Office has taken its licks during the pandemic, but that might be changing. The move toward stabilization in fundamentals is the overarching theme as fourth quarter begins, according to Colliers’ Stephen Newbold. reached out to the company’s director of National Office Research and Greg Inglin, Colliers’ EVP of the Puget Sound region, to discuss the current path of the office sector, its key indicators and one market surprise.

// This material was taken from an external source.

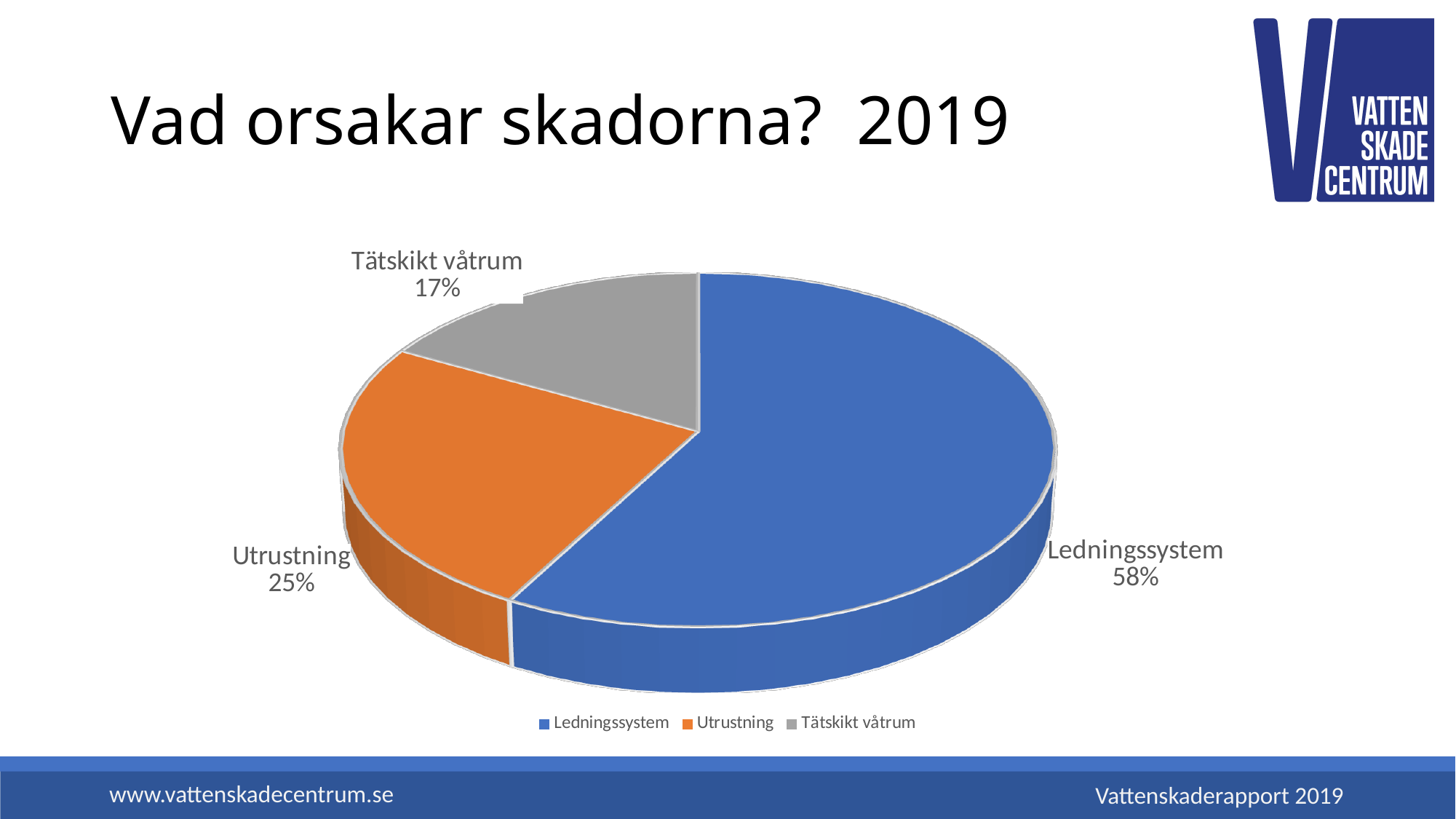
What share of the pie does Tätskikt våtrum account for? 17% How many categories are shown in the pie chart? 3 Which category has the largest slice of the pie? Ledningssystem What share of the pie does Ledningssystem account for? 58% What colour is the Utrustning slice? Orange What share of the pie does Utrustning account for? 25% What is the difference in percentage points between Ledningssystem and Utrustning? 33 Which is larger, the share for Utrustning or the share for Tätskikt våtrum? Utrustning What kind of chart is shown on the slide? Pie chart What is the title of the slide containing the chart? Vad orsakar skadorna? 2019 Which category has the smallest slice of the pie? Tätskikt våtrum What is the difference in percentage points between Utrustning and Tätskikt våtrum? 8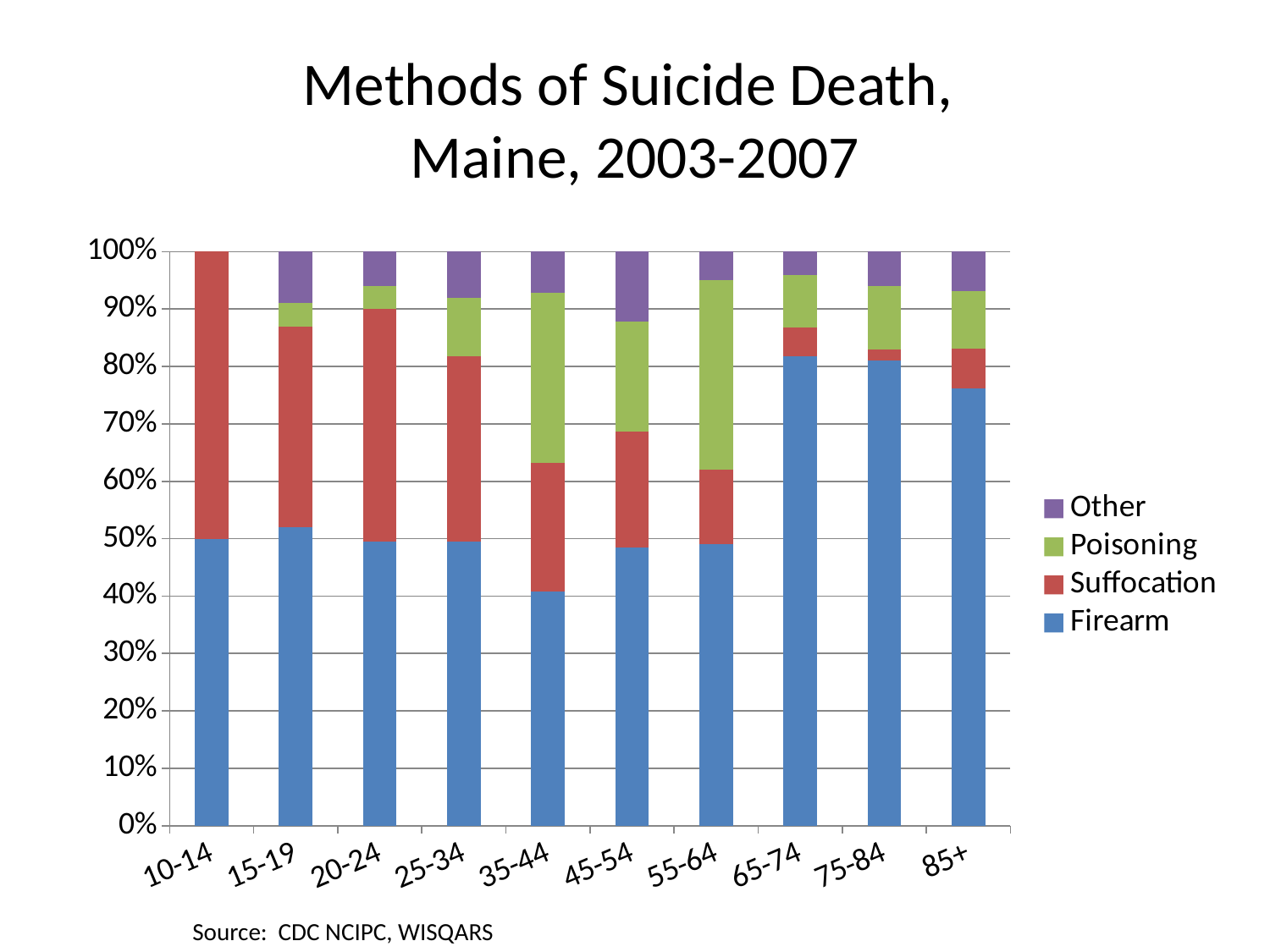
Which has the larger Suffocation share, the 10-14 age group or the 85+ age group? 10-14 How many series does the legend list? 4 Is the Firearm share for the 65-74 age group greater or less than 70%? greater How many age groups are shown on the x axis? 10 Is the Firearm share for the 85+ age group greater or less than 70%? greater What kind of chart is shown on the slide? stacked bar chart What is the title of the chart? Methods of Suicide Death, Maine, 2003-2007 Is the Firearm share for the 35-44 age group greater or less than 50%? less Which age group has the lowest Firearm share? 35-44 Which has the larger Firearm share, the 65-74 age group or the 35-44 age group? 65-74 What does each stacked bar total? 100% Which age group's bar shows only Firearm and Suffocation, with no Poisoning or Other segment? 10-14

“We may be starting to turn the corner,” said Newbold. “The office sector witnessed a sharp correction over the past five quarters that marked the COVID-driven downturn, but the pace of decline slowed considerably in second quarter 2021. Two key indicators have grabbed the headlines: net absorption and sublease space.”

While the scale of quarterly occupancy losses should continue to lessen, further negative office market absorption during the remainder of 2021 is possible before turning positive in 2022. Although four quarters shorter, the COVID-19 downturn saw negative net absorption eclipse that of the Global Financial Crisis (GFC) by more than 60 million square feet (MSF) with a negative sum of 153.1 MSF over the past five quarters.

Encouragingly, over a third of the 60 U.S. markets tracked by Colliers saw positive absorption in second quarter, led by Charlotte (525,480 SF), Nashville (382,750 SF) and Austin (343,950 Sf),” Newbold added.

Although the rate at which sublease space is being added has been slowing for three consecutive quarters, the segment remains a key contributor to rising vacancy and pressure on rents. The record 208.6 MSF of sublease space available nationally significantly overshadows the prior peak of 143.3 MSF seen in second quarter 2009.

Newbold noted the market variation of this key inhibiting factor, with San Francisco “bearing the brunt” at 8.5 MSF of sublease space, equivalent to 8.8% of market inventory and double the next highest top 10 market (Seattle’s 4.3%). Conversely, sublease availability in the District of Columbia and Atlanta are only 2.1% and 2.4%, respectively.

“Class A CBD sublease space across the top 10 office markets is being offered at a 26.7% discount to comparable direct space,” said Inglin. “The subleases are transacting because the value proposition of lower rent and flexibility.”

Renewals are also helping boost leasing activity. Landlords are obviously doing more to keep tenants, but also the cost of tenant improvements for new leases has increased significantly, adding to the cost of relocation.

“Renewal can be the ‘easy button’ for tenants,” Inglin added. “The story of 2021 and early 2022 will be the return to lease transactions, primarily on subleases and renewals. Look for an increase in ‘blend and extend’ renewals as landlords seek to retain tenants and lengthen lease commitments.”

COVID-19’s impact on the office sector has been drastic, the softening in market fundamentals has yet to result in any appreciable reduction in asking rates, according to Newbold. By comparison, Class A CBD asking rates fell by 25%, coupled with a 10% decline in the suburbs during the GFC.

“While the gap between asking and effective rents continues to widen, the market is relatively untested due the lower volume of leasing activity,” he added. “As more tenants return to the market, competition between landlords to capture them, coupled with high-quality, discounted sublease options, could drive a fall in rents at a time when other office fundamentals have stabilized.”